__YOUR ASSIGNMENT__
Give the lines below again exactly, starting with the line that holds "common name: new zealand robin" and going on through the line that holds "interacting: 10%".

*** Opening of ENTRIES SUPPLIED ***

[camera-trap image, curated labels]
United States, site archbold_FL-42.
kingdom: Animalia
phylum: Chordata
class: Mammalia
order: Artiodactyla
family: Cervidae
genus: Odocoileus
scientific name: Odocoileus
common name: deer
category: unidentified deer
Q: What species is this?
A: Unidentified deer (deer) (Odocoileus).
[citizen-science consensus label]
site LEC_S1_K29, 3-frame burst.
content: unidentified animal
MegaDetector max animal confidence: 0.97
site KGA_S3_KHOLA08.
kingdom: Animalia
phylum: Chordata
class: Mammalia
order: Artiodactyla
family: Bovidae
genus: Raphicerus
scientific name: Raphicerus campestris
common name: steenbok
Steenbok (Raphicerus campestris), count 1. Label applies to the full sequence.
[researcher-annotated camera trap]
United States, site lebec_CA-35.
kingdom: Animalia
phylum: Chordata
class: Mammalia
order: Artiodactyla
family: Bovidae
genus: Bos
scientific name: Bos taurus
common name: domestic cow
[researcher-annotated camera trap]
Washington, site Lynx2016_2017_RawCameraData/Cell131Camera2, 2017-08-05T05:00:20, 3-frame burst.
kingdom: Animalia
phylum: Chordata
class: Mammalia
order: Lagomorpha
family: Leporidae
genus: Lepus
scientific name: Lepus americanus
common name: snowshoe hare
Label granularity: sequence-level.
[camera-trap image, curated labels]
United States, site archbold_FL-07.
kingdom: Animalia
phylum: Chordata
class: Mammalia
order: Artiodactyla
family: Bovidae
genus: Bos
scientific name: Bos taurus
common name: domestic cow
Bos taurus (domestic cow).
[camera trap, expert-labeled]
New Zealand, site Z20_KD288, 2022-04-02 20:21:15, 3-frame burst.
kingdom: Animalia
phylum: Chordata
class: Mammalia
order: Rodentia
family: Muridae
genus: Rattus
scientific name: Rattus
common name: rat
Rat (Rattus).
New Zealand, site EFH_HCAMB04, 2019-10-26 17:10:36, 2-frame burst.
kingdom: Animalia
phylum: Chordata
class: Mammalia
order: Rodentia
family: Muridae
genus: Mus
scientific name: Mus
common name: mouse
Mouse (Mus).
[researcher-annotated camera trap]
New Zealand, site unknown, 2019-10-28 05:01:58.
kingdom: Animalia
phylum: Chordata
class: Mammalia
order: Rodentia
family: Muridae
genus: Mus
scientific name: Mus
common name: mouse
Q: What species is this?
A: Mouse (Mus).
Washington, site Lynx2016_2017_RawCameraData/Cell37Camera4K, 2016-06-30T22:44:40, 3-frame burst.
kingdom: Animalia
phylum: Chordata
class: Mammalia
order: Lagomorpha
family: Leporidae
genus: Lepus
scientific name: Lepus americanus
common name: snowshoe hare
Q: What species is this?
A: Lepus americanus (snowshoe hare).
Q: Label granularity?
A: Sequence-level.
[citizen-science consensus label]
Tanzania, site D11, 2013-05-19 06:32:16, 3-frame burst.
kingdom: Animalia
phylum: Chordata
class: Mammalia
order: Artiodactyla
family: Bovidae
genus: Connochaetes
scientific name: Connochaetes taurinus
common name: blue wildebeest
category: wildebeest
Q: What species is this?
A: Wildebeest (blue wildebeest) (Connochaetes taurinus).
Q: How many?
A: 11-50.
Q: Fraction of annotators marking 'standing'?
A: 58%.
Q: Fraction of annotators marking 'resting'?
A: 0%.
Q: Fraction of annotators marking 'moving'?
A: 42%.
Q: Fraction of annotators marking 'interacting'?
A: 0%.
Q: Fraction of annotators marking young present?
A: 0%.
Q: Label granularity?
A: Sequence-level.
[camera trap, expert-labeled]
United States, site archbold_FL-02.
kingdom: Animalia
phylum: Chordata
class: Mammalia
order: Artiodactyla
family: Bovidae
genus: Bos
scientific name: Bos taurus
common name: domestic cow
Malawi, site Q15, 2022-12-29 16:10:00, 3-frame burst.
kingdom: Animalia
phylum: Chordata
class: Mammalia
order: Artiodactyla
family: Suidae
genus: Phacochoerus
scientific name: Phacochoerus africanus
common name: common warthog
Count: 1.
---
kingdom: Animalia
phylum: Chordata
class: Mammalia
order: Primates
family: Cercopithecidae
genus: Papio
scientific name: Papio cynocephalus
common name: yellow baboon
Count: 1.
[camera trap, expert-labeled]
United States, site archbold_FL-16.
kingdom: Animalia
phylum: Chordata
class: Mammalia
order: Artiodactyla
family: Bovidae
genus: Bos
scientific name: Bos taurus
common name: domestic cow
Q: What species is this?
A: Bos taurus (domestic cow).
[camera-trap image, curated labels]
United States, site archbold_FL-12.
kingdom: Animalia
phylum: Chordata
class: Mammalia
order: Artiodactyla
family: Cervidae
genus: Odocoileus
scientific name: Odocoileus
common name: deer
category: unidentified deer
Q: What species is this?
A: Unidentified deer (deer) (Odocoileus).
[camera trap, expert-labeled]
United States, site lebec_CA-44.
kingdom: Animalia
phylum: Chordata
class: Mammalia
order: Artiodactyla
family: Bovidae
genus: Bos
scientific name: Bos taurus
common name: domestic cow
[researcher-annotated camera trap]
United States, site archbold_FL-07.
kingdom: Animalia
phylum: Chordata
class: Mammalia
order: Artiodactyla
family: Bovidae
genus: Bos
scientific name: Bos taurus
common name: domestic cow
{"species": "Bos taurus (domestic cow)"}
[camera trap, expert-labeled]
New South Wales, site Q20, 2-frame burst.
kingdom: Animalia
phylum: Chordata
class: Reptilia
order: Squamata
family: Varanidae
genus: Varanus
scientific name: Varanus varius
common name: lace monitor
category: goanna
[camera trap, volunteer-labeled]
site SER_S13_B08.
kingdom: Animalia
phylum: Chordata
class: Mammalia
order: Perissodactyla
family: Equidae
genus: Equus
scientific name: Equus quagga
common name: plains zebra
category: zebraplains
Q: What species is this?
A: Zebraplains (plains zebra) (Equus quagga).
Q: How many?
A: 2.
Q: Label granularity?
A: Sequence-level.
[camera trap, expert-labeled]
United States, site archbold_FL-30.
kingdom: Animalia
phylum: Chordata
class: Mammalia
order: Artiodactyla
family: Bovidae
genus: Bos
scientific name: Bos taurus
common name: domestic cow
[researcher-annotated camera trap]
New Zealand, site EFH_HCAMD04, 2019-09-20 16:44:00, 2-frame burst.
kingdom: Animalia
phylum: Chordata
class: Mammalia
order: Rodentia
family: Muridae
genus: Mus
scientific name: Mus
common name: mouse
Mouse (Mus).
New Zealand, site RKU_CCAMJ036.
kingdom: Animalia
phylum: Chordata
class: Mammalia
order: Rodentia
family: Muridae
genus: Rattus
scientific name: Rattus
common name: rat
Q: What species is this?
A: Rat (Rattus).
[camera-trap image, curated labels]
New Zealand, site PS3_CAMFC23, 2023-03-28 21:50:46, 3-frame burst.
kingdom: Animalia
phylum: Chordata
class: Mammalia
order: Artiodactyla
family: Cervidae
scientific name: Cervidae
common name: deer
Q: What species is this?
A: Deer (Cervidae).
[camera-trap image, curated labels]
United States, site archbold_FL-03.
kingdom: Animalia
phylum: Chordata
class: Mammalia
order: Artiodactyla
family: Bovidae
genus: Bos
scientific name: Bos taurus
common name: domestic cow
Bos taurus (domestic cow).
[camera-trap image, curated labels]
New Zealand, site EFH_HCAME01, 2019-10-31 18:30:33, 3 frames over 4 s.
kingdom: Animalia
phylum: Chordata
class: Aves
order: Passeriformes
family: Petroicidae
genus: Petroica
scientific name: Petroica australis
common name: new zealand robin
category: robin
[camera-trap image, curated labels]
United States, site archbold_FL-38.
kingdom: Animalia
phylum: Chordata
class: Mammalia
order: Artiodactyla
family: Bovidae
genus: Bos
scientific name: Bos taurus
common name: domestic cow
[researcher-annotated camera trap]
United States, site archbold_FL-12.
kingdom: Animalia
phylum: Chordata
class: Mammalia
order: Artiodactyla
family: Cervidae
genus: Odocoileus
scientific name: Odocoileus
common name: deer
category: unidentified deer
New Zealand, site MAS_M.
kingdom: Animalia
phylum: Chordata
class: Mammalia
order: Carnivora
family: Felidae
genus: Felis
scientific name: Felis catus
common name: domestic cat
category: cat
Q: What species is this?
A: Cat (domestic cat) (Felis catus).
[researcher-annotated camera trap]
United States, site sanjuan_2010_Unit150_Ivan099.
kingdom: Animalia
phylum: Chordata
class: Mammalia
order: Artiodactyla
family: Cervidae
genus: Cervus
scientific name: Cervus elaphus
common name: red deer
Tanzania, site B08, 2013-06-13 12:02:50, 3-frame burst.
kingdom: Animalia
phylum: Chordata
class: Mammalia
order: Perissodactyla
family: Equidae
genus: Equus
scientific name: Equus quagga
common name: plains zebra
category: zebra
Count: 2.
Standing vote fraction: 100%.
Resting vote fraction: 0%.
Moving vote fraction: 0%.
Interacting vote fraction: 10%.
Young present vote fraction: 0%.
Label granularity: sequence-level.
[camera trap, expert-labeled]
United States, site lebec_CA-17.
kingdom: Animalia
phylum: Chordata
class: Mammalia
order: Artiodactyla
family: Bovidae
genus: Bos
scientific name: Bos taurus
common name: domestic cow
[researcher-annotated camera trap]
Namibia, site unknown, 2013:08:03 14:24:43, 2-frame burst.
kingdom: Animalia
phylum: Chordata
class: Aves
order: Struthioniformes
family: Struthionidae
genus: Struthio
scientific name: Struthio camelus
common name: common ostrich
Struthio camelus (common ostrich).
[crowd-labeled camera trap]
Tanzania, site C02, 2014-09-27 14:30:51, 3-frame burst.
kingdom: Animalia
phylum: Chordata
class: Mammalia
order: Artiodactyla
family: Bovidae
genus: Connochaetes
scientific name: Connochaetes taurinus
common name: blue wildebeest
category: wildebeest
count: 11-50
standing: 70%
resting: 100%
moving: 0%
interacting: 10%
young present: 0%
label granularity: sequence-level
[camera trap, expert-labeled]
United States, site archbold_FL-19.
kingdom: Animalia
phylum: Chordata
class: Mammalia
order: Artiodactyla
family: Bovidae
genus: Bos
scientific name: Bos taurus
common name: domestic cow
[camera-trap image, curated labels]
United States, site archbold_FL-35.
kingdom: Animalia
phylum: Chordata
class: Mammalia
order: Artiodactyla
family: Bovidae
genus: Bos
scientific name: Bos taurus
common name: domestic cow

*** Close of ENTRIES SUPPLIED ***

__WRITTEN RESPONSE__
common name: new zealand robin
category: robin
[camera-trap image, curated labels]
United States, site archbold_FL-38.
kingdom: Animalia
phylum: Chordata
class: Mammalia
order: Artiodactyla
family: Bovidae
genus: Bos
scientific name: Bos taurus
common name: domestic cow
[researcher-annotated camera trap]
United States, site archbold_FL-12.
kingdom: Animalia
phylum: Chordata
class: Mammalia
order: Artiodactyla
family: Cervidae
genus: Odocoileus
scientific name: Odocoileus
common name: deer
category: unidentified deer
New Zealand, site MAS_M.
kingdom: Animalia
phylum: Chordata
class: Mammalia
order: Carnivora
family: Felidae
genus: Felis
scientific name: Felis catus
common name: domestic cat
category: cat
Q: What species is this?
A: Cat (domestic cat) (Felis catus).
[researcher-annotated camera trap]
United States, site sanjuan_2010_Unit150_Ivan099.
kingdom: Animalia
phylum: Chordata
class: Mammalia
order: Artiodactyla
family: Cervidae
genus: Cervus
scientific name: Cervus elaphus
common name: red deer
Tanzania, site B08, 2013-06-13 12:02:50, 3-frame burst.
kingdom: Animalia
phylum: Chordata
class: Mammalia
order: Perissodactyla
family: Equidae
genus: Equus
scientific name: Equus quagga
common name: plains zebra
category: zebra
Count: 2.
Standing vote fraction: 100%.
Resting vote fraction: 0%.
Moving vote fraction: 0%.
Interacting vote fraction: 10%.
Young present vote fraction: 0%.
Label granularity: sequence-level.
[camera trap, expert-labeled]
United States, site lebec_CA-17.
kingdom: Animalia
phylum: Chordata
class: Mammalia
order: Artiodactyla
family: Bovidae
genus: Bos
scientific name: Bos taurus
common name: domestic cow
[researcher-annotated camera trap]
Namibia, site unknown, 2013:08:03 14:24:43, 2-frame burst.
kingdom: Animalia
phylum: Chordata
class: Aves
order: Struthioniformes
family: Struthionidae
genus: Struthio
scientific name: Struthio camelus
common name: common ostrich
Struthio camelus (common ostrich).
[crowd-labeled camera trap]
Tanzania, site C02, 2014-09-27 14:30:51, 3-frame burst.
kingdom: Animalia
phylum: Chordata
class: Mammalia
order: Artiodactyla
family: Bovidae
genus: Connochaetes
scientific name: Connochaetes taurinus
common name: blue wildebeest
category: wildebeest
count: 11-50
standing: 70%
resting: 100%
moving: 0%
interacting: 10%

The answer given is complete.